Egyptian teams have reaped various leading positions and titles in Arab Bridge championships that are organised on an annual basis. The Egyptian national team won the last Arab Bridge Championship, which included the teams of all Arab countries and was held in Sharm El-Sheikh in 2009.
Meanwhile, in the African Bridge Federation Zonal Championships established in 2001, Egypt has snagged six out of the total of eight championships that have been held every two years. The remaining two went to South Africa.
Accordingly on the African level, competition is high between Egypt and South Africa. While some teams from other countries, including Tunisia and Morocco, occasionally peak, South Africa has proven to be Egypt’s most competent opponent.
As for the bridge competition between female players in Africa, Egypt’s female team won five championships out of eight, while South Africa’s female team won the other three.
On an international level, Egypt’s ranking varies between eleventh and the thirteenth, often led by the US and European teams.
“Unfortunately the status of the bridge in the US and Europe is much better than it is here in Egypt,” Egyptian Bridge Federation’s Administrative Manager Waleed Menyawi said. “They have better players; this mind sport is better funded and supported there; they organise many championships to train their bridge players.”
“Keep in mind that this sport is very appreciated socially unlike here in Egypt. What we try to do is to beat the Arab, African, Asian, and Latin American teams to acquire a good place in the international championships and the Olympic Games,” he said.
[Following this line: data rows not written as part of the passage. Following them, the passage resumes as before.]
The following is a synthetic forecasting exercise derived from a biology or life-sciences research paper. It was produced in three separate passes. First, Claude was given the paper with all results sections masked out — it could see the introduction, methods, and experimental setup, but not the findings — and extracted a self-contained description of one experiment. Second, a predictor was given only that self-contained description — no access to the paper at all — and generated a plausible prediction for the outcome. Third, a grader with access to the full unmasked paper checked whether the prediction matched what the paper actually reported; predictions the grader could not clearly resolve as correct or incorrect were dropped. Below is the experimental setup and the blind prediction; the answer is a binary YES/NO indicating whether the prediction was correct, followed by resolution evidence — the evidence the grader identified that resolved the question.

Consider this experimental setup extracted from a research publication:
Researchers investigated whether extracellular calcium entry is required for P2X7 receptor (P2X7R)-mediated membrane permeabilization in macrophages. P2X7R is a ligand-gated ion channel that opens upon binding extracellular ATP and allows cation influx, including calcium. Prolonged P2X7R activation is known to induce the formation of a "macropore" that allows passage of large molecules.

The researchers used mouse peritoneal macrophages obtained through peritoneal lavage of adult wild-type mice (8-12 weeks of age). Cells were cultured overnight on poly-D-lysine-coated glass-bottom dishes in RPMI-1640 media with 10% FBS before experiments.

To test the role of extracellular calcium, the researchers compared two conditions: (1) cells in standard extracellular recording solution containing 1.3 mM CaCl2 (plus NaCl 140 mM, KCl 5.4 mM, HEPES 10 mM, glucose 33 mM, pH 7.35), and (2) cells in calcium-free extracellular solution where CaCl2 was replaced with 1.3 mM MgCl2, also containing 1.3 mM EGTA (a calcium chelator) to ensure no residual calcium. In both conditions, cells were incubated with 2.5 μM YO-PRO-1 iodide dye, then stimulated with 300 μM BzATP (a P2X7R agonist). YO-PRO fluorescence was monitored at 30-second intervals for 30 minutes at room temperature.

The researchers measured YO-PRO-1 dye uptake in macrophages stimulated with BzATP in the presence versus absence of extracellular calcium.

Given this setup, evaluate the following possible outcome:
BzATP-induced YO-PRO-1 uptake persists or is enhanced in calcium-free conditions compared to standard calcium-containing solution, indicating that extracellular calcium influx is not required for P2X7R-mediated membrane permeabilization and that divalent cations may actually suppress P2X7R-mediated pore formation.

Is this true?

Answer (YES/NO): NO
Another issue against the development of bridge in Egypt, Menyawi expressed to Daily News Egypt that junior players are usually under 20, or at time even under 25. The problem is that the game for juniors abroad begins at earlier ages, while junior players also afford the opportunity to study bridge at school. Abroad, summer camps and championships are organised annually to graduate professional junior bridge players.
Despite these difficulties, Egypt’s junior team participates in international championships, usually taking tenth or eleventh place. Among the best results for Egypt’s junior’s team was in the Thai capital of Bangkok in 2006, where it won eighth place in the World Junior Teams Championship.
Egypt’s junior team also participated in the 2015 World Youth Open Championship in France. This championship was divided into two events and Egypt’s junior team won fifth place in the first event and third in the second. The championship included only two teams from Africa, Egypt and Botswana, while the remaining 22 teams where from Europe, including Poland, UK, France, and the Netherlands.
Menyawi said the Egyptian Bridge Federation is taking a good care of Egypt’s junior team and preparing it for the 2016 World Youth Teams Championships in the Italian city of Salsomaggiore. This championship is very important since it will be held shortly before the Olympic Games.
Furthermore in 2005, Egypt won fifth place in the World Bridge Championship held in the Portuguese city of Estoril, coming close to qualifying for the semi-finals. In 2008 in the Chinese capital in Beijing, Egypt’s team qualified to the semi-finals in the Mind Sports Olympiad, which was the first Olympiad held for mind sports.
The Egyptian team lost by one point to the British team and Poland took first place, leaving Egypt in fourth place. In 2007, Egypt’s female team acquired fifth place in the World Team Championship held in Shanghai.